INFORMATION PROVIDED:
──────────────────────────────

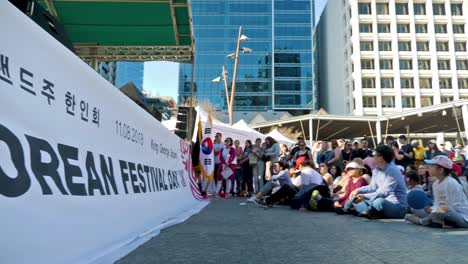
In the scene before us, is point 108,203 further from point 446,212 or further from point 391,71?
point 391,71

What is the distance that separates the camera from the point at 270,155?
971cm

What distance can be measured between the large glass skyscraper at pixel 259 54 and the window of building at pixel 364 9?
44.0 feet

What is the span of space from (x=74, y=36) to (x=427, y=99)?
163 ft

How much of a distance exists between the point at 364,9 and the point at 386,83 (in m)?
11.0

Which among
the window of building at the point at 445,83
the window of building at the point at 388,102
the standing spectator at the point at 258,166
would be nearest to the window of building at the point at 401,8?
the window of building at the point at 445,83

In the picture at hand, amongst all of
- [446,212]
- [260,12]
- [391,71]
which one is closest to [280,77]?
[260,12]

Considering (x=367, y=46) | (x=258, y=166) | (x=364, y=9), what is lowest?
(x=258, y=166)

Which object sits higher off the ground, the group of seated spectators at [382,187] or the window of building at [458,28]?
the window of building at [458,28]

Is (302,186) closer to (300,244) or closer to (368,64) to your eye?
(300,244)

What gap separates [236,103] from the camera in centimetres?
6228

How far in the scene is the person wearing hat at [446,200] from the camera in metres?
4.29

──────────────────────────────

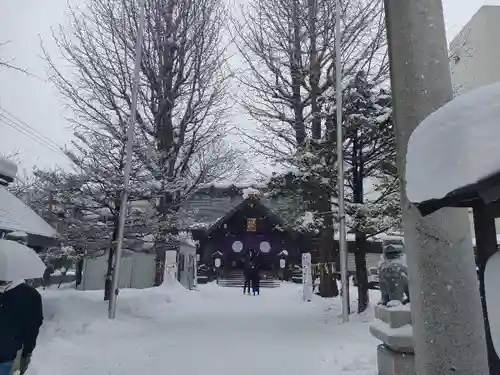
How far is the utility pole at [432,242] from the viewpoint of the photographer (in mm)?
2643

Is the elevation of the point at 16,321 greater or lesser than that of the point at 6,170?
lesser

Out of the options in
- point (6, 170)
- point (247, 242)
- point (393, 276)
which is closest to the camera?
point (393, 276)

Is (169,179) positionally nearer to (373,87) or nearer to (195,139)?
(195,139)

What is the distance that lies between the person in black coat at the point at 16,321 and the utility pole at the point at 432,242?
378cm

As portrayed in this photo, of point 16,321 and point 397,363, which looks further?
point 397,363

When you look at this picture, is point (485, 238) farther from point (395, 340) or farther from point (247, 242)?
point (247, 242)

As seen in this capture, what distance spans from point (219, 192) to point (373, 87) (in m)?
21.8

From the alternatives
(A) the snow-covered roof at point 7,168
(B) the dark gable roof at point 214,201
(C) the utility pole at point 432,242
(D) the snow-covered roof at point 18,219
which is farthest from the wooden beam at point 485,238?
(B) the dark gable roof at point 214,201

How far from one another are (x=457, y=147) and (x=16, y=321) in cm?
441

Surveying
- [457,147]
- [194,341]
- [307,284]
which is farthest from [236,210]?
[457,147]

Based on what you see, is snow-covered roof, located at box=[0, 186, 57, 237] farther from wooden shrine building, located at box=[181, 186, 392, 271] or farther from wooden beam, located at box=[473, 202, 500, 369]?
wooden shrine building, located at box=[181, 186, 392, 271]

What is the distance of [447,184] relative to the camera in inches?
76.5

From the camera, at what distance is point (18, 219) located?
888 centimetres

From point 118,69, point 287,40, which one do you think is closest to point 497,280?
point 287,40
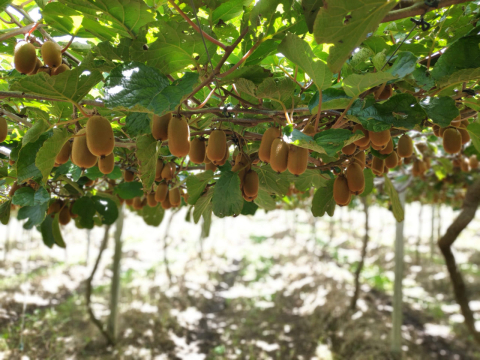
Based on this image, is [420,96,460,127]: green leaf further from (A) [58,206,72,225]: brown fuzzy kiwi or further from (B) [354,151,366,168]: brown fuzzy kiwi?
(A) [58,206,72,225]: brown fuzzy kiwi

──────────────────────────────

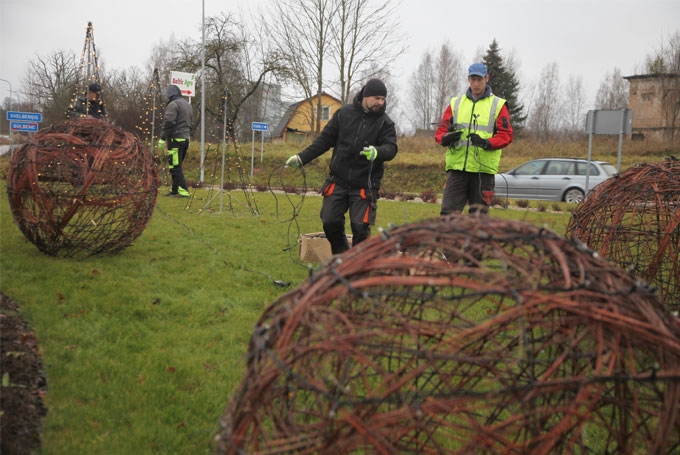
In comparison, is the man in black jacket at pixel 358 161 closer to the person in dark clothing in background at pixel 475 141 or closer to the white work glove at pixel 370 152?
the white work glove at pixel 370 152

──────────────────────────────

DO THIS: Return each line above that contains the string "black". Case counts.

SOLUTION TO THE EXERCISE:
What is the distance that lies between the person in black coat at the point at 16,321 and the utility pole at the point at 432,242?
In comparison, is the man in black jacket at pixel 358 161 closer to the person in dark clothing in background at pixel 475 141 or closer to the white work glove at pixel 370 152?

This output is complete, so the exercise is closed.